NORA (in everyday dress):

Yes, Torvald, I have changed my things now.

HELMER:

But what for? – so late as this.

NORA:

I shall not sleep tonight.

HELMER:

But, my dear Nora –

NORA (looking at her watch):

It is not so very late. Sit down here, Torvald. You and I have much to say to one another. (She sits down at one side of the table.)

HELMER:

Nora – what is this? – this cold, set face?

NORA:

Sit down. It will take some time; I have a lot to talk over with you.

HELMER (sits down at the opposite side of the table):

You alarm me, Nora! – and I don’t understand you.

NORA:

No, that is just it. You don’t understand me, and I have never understood you either – before tonight. No, you mustn’t interrupt me. You must simply listen to what I say. Torvald, this is a settling of accounts.

HELMER:

What do you mean by that?

NORA (after a short silence):

Isn’t there one thing that strikes you as strange in our sitting here like this?

HELMER:

What is that?

NORA:

We have been married now eight years.
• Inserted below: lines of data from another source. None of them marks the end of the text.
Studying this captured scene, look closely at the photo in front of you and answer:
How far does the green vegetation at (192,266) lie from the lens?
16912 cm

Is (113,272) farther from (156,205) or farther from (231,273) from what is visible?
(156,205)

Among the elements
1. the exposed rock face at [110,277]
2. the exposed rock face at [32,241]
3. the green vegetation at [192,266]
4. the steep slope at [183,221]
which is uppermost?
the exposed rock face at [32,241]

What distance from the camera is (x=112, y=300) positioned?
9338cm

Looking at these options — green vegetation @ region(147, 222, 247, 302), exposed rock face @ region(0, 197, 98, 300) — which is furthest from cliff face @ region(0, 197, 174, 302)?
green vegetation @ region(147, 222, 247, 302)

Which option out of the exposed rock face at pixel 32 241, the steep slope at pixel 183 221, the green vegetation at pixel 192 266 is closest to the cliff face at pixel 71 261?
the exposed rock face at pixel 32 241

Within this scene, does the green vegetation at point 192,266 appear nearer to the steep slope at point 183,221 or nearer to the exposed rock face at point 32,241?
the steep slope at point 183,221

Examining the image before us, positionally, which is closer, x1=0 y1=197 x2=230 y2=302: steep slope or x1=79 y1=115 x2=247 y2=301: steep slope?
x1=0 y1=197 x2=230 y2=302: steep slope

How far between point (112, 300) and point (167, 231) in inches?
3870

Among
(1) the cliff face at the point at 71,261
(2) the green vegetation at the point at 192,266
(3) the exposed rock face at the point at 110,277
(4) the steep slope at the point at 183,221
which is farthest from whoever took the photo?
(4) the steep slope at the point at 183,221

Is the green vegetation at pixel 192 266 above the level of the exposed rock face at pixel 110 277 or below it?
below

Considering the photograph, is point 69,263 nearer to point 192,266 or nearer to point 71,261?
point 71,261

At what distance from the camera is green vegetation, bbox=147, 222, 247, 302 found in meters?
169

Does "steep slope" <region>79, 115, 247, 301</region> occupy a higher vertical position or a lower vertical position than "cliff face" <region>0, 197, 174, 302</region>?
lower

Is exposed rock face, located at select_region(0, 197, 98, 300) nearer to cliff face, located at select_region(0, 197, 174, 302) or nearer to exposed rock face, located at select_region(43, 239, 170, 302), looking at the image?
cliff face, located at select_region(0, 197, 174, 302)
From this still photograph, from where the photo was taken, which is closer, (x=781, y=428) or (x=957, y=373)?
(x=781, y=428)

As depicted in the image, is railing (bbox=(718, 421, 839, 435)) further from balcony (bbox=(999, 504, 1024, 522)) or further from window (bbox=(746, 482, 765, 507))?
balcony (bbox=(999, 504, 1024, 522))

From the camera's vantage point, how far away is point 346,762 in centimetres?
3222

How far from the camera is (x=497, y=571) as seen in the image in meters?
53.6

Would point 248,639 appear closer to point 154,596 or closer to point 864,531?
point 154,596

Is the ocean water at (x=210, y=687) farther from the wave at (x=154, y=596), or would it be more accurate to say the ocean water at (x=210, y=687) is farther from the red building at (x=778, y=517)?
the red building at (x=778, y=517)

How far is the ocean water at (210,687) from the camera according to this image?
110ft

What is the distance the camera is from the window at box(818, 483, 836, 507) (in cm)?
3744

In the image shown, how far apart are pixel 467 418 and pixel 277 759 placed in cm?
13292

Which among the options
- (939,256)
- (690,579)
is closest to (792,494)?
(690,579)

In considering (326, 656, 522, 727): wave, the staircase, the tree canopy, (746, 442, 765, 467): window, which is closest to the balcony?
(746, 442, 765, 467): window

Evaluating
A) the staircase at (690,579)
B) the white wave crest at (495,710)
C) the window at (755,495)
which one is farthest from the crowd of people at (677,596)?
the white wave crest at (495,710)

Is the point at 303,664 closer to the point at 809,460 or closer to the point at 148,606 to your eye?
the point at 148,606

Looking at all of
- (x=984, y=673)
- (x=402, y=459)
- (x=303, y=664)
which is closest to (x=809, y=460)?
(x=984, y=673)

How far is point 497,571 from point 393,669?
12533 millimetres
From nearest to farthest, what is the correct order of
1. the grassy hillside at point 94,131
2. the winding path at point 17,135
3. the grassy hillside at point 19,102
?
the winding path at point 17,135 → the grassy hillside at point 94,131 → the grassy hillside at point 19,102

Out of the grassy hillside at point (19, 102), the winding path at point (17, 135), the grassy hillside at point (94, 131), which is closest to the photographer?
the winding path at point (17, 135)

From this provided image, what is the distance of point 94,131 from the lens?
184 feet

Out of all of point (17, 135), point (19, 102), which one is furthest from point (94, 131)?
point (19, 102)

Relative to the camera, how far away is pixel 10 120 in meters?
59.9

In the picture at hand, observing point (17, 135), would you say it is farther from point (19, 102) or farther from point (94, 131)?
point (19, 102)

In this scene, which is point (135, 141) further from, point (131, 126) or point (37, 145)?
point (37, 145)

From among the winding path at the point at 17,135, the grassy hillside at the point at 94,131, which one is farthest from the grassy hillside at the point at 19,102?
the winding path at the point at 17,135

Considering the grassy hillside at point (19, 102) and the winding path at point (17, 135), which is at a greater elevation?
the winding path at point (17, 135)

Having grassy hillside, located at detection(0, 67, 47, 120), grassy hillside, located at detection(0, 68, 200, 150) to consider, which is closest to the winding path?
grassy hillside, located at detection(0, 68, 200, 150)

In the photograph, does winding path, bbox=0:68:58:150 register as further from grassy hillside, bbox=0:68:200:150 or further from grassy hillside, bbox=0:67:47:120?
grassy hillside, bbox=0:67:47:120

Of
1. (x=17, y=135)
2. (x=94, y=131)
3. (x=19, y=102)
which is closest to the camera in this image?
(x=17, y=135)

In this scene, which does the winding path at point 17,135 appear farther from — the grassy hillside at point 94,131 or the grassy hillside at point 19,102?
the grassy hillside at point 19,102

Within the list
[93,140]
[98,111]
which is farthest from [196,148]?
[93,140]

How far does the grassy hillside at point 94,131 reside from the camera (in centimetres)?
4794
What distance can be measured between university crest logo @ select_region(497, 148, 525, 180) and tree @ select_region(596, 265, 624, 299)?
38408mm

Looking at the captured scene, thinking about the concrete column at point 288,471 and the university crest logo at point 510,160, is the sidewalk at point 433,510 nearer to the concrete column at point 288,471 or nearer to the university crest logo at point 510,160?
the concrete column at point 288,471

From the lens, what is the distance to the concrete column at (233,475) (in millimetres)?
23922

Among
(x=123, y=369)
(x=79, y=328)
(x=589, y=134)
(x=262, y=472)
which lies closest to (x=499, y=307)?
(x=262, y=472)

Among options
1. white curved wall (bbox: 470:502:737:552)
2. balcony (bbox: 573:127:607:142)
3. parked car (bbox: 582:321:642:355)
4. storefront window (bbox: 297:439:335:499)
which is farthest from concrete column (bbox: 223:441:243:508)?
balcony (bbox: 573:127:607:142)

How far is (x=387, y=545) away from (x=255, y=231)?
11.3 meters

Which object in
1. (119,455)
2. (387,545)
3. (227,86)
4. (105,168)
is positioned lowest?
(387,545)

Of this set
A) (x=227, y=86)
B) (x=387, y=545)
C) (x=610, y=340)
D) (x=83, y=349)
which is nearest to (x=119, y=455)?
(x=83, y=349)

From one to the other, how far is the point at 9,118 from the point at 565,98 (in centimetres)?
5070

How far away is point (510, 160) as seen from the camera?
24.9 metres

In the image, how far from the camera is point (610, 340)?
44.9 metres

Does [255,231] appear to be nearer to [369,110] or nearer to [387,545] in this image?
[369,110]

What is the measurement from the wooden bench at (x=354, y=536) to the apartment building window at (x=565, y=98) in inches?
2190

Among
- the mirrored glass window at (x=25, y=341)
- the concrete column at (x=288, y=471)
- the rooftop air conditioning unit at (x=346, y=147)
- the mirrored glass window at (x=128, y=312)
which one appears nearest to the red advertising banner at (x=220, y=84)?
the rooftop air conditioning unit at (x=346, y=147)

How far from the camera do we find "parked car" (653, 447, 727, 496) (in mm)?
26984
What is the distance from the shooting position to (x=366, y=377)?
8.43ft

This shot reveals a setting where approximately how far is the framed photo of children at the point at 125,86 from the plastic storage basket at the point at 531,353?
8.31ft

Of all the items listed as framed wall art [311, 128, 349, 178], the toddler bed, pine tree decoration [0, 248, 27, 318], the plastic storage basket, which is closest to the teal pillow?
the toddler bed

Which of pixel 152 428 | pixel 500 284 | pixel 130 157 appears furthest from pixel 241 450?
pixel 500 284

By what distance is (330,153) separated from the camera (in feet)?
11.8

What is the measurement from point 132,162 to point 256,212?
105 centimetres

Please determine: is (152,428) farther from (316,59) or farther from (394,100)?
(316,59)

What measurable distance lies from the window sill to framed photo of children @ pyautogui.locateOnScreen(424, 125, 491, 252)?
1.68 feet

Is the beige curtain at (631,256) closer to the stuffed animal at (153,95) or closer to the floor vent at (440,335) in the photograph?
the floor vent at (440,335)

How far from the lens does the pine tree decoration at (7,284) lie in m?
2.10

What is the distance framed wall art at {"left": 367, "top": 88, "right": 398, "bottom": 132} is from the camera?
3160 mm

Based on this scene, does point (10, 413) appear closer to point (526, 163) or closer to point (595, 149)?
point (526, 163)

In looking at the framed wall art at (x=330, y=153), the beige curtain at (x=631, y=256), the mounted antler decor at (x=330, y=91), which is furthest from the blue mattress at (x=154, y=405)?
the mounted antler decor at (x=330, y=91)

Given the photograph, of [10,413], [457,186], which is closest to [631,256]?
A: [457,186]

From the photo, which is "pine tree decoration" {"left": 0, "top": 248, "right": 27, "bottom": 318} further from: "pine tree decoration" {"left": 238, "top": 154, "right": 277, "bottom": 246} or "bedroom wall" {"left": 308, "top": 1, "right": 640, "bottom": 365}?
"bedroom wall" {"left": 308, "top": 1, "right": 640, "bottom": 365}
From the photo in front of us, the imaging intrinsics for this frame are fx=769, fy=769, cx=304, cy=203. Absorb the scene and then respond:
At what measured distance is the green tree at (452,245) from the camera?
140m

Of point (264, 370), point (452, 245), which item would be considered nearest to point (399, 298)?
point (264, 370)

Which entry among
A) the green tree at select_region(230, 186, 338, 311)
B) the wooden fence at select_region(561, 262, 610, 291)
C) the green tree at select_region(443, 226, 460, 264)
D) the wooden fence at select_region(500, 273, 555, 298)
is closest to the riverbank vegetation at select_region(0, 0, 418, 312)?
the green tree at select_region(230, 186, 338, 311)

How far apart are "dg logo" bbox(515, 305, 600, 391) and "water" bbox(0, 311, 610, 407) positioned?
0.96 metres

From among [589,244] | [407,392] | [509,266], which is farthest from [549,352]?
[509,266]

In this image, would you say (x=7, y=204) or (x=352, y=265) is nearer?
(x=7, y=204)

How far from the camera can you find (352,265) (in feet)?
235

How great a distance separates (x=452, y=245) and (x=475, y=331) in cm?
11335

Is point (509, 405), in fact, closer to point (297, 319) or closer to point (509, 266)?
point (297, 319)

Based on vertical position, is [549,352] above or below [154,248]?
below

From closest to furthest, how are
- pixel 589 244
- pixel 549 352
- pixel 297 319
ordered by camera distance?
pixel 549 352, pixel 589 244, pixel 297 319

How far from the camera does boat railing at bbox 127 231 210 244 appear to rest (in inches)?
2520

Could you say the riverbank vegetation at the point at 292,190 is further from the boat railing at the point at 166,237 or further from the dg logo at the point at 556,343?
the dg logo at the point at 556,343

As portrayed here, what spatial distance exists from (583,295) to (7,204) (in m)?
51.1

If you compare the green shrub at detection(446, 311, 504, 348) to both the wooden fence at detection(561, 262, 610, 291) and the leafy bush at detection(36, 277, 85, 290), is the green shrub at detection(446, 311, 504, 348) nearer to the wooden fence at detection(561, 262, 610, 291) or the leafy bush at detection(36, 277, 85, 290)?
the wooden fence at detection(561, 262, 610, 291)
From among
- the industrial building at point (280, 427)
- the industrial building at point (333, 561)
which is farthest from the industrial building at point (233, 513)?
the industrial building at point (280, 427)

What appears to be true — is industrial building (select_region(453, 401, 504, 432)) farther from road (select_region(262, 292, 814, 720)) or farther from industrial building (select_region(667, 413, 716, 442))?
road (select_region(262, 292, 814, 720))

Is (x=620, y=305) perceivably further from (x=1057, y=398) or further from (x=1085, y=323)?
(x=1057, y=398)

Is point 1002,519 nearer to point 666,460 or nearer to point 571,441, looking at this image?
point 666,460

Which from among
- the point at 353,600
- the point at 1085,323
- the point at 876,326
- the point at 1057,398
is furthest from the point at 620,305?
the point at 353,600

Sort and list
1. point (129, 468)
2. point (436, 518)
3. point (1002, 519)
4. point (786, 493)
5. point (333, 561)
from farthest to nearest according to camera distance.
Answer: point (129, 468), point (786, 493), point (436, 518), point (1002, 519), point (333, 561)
Does it not occur to you that this is the first time we two, you and I, husband and wife, have had a serious conversation?

HELMER:

What do you mean, serious?

NORA:

In all these eight years – longer than that – from the very beginning of our acquaintance we have never exchanged a word on any serious subject.

HELMER:

Was it likely that I would be continually and forever telling you about worries that you could not help me to bear?

NORA:

I am not speaking about business matters. I say that we have never sat down in earnest together to try and get at the bottom of anything.

HELMER:

But, dearest Nora, would it have been any good to you?

NORA:

That is just it; you have never understood me. I have been greatly wronged, Torvald – first by Papa and then by you.

HELMER:

What! By us two – by us two who have loved you better than anyone else in in the world?

NORA (shaking her head):

You have never loved me. You have only thought it pleasant to be in love with me.

HELMER:

Nora, what do I hear you saying?

NORA:

It is perfectly true, Torvald. When I was at home with Papa he told me his opinion about everything, and so I had the same opinions; and if I differed from him I concealed the fact, because he would not have liked it. He called me his doll child, and he played with me just as I used to play with my dolls. And when I came to live with you –

HELMER:

What sort of an expression is that to use about our marriage?

NORA (undisturbed):

I mean that I was simply transferred from Papa’s hands into yours. You arranged everything according to your own taste, and so I got the same tastes as you – or else I pretended to. I am really not quite sure which – I think sometimes the one and sometimes the other. When I look back on it it seems to me as if I had been living here like a poor woman – just from hand to mouth. I have existed merely to perform tricks for you, Torvald. But you would have it so. You and Papa have committed a great sin against me. It is your fault that I have made nothing of my life.

HELMER:

How unreasonable and how ungrateful you are, Nora! Have you not been happy here?

NORA:

No, I have never been happy. I thought I was, but it has never really been so.

HELMER:

Not – not happy!

NORA:

No, only merry. And you have always been so kind to me. But our home has been nothing but a playroom. I have been your doll wife, just as at home I was Papa’s doll child; and here the children have been my dolls. I thought it great fun when you played with me, just as they thought it great fun when I played with them. That is what our marriage has been, Torvald.